Neurolysis and nerve grafting results are dependent on nerve graft length, with documented recovery rates of only 44% for nerve grafts longer than 6 cm. Posterior tibial tendon transfer procedures have had reasonable success in allowing patients to return to ambulation without assistive devices; however, dorsiflexion strength on the affected side has been reported at only 30% that of the normal contralateral side, and return to activities more strenuous than walking has not been reported. Future concepts including partial nerve transfer of a motor branch of the tibial nerve to the peroneal nerve have been described, but no outcome data is currently available.

CONCLUSION

Peroneal nerve palsy after knee dislocation leads to significant functional impairment. Prior treatment strategies utilized for restoration of dorsiflexion and peroneal nerve function have yielded overall poor results.
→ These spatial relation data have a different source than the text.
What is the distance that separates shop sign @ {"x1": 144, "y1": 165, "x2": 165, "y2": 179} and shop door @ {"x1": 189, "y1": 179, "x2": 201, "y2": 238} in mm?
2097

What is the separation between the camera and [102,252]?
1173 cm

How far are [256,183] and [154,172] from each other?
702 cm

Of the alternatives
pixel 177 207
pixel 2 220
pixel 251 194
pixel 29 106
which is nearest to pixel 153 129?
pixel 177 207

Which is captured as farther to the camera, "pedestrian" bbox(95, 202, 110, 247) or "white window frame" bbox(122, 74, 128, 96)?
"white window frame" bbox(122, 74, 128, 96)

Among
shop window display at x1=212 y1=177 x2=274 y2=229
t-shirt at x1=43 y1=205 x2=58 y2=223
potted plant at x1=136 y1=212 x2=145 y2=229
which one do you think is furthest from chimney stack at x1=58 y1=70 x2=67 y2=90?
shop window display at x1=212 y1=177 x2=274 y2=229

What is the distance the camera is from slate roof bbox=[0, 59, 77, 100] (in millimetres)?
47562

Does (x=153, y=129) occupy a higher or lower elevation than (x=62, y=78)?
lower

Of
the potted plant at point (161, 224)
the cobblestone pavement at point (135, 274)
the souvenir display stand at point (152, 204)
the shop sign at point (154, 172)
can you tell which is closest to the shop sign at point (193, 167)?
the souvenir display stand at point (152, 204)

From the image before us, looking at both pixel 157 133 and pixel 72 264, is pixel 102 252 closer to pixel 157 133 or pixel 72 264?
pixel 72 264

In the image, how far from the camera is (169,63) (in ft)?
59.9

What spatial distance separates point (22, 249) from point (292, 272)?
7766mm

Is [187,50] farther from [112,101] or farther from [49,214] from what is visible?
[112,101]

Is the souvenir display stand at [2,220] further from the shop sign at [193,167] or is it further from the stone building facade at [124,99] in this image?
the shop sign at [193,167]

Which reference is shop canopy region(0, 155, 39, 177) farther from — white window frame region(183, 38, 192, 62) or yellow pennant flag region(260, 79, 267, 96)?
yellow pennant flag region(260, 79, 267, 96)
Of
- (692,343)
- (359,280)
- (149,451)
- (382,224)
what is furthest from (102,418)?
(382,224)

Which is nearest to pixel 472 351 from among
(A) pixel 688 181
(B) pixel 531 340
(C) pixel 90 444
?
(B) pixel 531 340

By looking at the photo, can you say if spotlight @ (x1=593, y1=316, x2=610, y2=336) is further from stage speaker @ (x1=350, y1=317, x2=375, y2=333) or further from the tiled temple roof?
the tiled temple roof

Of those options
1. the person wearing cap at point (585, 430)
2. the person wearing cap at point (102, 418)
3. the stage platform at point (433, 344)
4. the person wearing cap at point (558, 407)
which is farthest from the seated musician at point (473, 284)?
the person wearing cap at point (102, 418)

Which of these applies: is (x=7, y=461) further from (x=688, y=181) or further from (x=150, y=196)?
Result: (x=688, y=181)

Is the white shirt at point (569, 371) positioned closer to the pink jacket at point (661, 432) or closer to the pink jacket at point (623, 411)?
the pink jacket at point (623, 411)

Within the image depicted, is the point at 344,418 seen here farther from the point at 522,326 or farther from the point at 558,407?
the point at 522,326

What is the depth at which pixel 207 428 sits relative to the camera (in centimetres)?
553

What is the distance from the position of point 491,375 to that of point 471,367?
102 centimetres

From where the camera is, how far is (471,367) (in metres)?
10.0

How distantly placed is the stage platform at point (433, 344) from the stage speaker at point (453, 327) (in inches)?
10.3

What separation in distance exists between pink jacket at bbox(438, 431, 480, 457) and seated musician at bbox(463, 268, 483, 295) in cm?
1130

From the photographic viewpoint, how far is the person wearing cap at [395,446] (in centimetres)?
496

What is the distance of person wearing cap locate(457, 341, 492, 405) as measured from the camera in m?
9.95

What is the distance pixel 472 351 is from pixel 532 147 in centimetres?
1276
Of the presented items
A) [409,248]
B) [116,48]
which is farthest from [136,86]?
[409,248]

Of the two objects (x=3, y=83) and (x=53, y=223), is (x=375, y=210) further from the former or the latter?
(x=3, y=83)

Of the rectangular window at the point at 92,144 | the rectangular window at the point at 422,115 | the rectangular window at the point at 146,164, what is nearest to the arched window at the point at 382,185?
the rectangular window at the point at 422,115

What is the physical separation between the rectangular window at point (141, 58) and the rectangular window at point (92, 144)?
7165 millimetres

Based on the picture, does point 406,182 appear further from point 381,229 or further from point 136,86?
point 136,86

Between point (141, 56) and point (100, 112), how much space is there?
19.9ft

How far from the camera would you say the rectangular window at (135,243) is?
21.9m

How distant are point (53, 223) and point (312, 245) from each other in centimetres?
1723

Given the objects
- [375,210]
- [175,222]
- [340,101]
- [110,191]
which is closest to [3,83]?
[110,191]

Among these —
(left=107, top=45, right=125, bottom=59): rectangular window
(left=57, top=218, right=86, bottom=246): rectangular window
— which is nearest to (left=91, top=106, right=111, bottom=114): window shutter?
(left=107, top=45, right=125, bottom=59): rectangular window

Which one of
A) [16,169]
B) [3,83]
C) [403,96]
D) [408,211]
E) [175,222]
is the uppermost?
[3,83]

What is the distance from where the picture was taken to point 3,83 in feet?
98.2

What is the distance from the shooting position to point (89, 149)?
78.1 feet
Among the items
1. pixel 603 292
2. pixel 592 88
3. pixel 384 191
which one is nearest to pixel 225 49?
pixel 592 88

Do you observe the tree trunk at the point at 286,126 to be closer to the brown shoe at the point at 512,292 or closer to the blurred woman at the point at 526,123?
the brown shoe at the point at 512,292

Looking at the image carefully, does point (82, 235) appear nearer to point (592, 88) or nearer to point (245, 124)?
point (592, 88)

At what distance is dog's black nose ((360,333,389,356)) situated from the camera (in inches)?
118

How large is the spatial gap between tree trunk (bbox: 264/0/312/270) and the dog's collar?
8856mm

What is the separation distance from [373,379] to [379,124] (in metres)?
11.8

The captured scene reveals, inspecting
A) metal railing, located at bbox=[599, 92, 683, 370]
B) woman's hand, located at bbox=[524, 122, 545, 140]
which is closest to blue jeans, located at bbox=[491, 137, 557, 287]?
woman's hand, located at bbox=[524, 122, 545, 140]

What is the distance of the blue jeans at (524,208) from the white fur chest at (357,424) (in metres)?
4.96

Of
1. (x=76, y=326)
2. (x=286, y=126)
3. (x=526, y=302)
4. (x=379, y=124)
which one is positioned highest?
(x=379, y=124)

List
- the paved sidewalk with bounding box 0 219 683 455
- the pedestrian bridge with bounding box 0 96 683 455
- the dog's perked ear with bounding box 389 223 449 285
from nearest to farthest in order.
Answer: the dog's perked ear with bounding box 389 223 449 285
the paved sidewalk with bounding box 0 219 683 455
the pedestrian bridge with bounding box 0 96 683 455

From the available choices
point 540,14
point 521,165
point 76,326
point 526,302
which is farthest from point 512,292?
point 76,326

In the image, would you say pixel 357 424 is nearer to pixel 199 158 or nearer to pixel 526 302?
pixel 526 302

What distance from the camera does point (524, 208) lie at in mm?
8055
Newer surgical techniques are being developed and clinical trials are under way to evaluate their effectiveness.

摘要

目的

膝关节脱位后发生腓总神经麻痹的治疗方法已有多种术式,但疗效并不理想。本文旨在回顾膝关节脱位后腓总神经麻痹的现代外科治疗方法。

方法

对与该主题相关的当前文献进行了综述,并进行了相应的总结。介绍了损伤机制、病理和预后,以及目前和新的治疗选择。

结果

神经松解和神经移植的结果取决于神经移植的长度,文献记载神经移植长度大于 6cm 的恢复率仅为 44%。胫骨后肌腱转移术可使患者在无需辅助设备的情况下恢复步行,但患侧背屈力量仅为正常对侧的 30%,且无法恢复比步行更剧烈的活动。目前已经描述了包括部分神经转移(即从胫骨神经的运动支转移到腓总神经)等未来概念,但目前尚无相关结果数据。

结论

膝关节脱位后发生腓总神经麻痹会导致明显的功能障碍。先前用于恢复背屈和腓总神经功能的治疗策略总体效果不佳。正在开发新的外科技术,并进行临床试验以评估其疗效。